Each of these law suits is based on a different set of legal issues: Microsoft's allegedly monopolistic practices with respect to its Web browser on one hand, and the company's alleged breach of its Java license on the other. Both cases have reasonable legal arguments and supporters on both sides of the fence. The legal arguments will likely be brandished back and forth in the courts in a minutia-oriented manner that is common for attorneys - battling over the meaning of a preposition here or a comma there, while largely ignoring the underlying intent of agreements in both cases. Some might suggest that the central issue in both of these cases is whether Microsoft should be allowed to own yet another segment of the computer industry, this time the Web.

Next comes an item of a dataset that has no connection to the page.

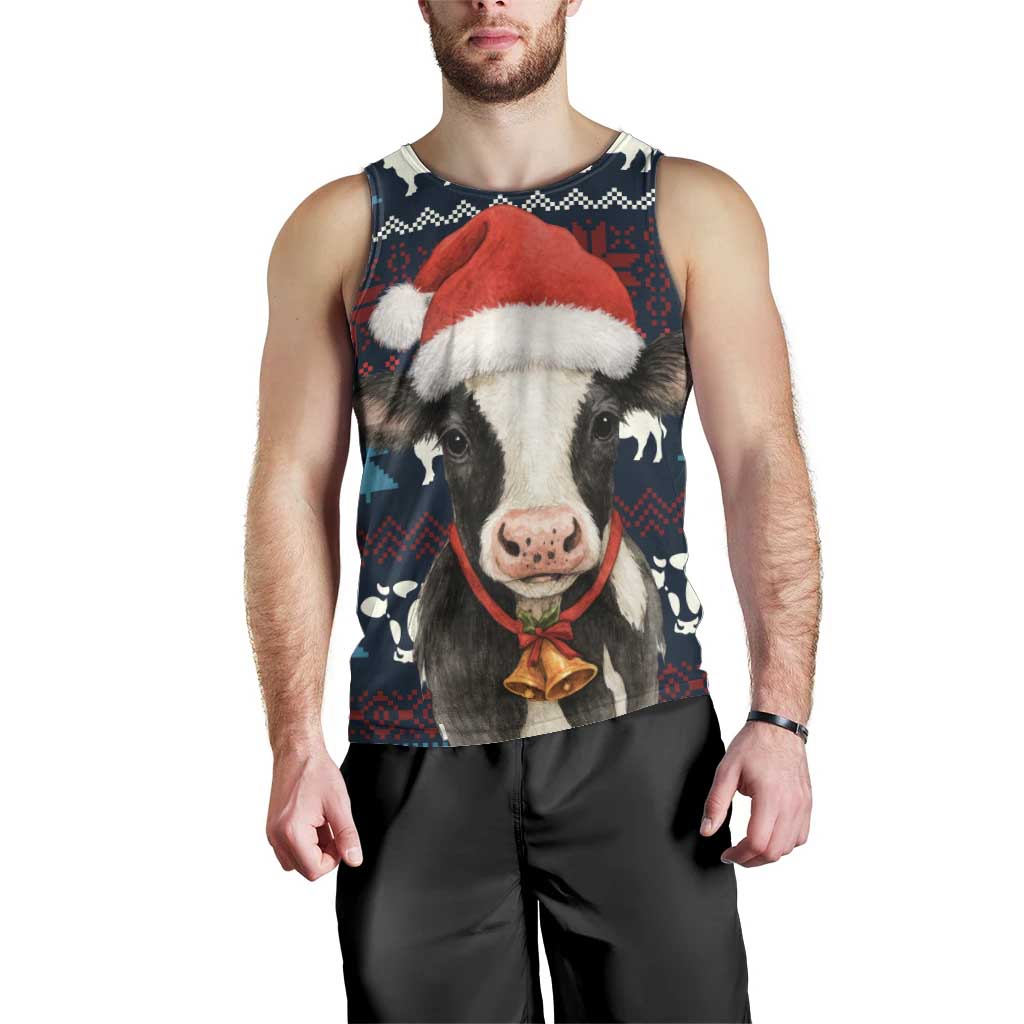 Lovely Cow Christmas Men Tank Top Xmas Holiday Patterns - Wonder Print Shop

The action brought by the DOJ asserts, in essence, that Microsoft crossed the line between being fiercely competitive and abusively monopolistic when it tied the installation of its Windows 95 operating system to its browser, Internet Explorer. Sun, meanwhile, argues that Microsoft violated its Java license by not including key portions of the language that would keep the Java platform open and compatible with applications written in non-Microsoft implementations of the language. Again, there are reasonable pro and con arguments in both of these cases - letter-of-the-law arguments the settlement of which the courts were designed for. In both instances, however, there is also an issue of underlying intent. There is also a growing sentiment that Microsoft is twisting the definition of its intent to its own purpose, and doing so with considerable arrogance. The perception of Microsoft's attitude was artfully expressed in a satyrical cartoon by Mike Luckovich of the Atlanta Constitution. The cartoon depicts a Titanic-sized luxury liner labeled "Microsoft" approaching an iceberg labeled "U.S. Govt." The caption: "Crew, Captain Gates. We're approaching an iceberg. On three, drop pants and moon it ..."

While the target of the Luckovich cartoon is obvious, there is also a lesson there for the rest of us, CEOs and system administrators alike. People around the world tolerate, or even admire, the strong personalities of individuals with conviction, and there is more than one strong personality in the computer industry. The appearance of self-serving arrogance, however, is another matter. Should we, as system administrators, care which browser visitors to our Web sites use? No. Should we tune our systems so that only browsers resident on open, standards-based UNIX clients can access our sites? Similarly, no. To do so, while consistent with the precise definition of the advocacy of openness, would be arrogant, unproductive, and counter to the intent of open standards.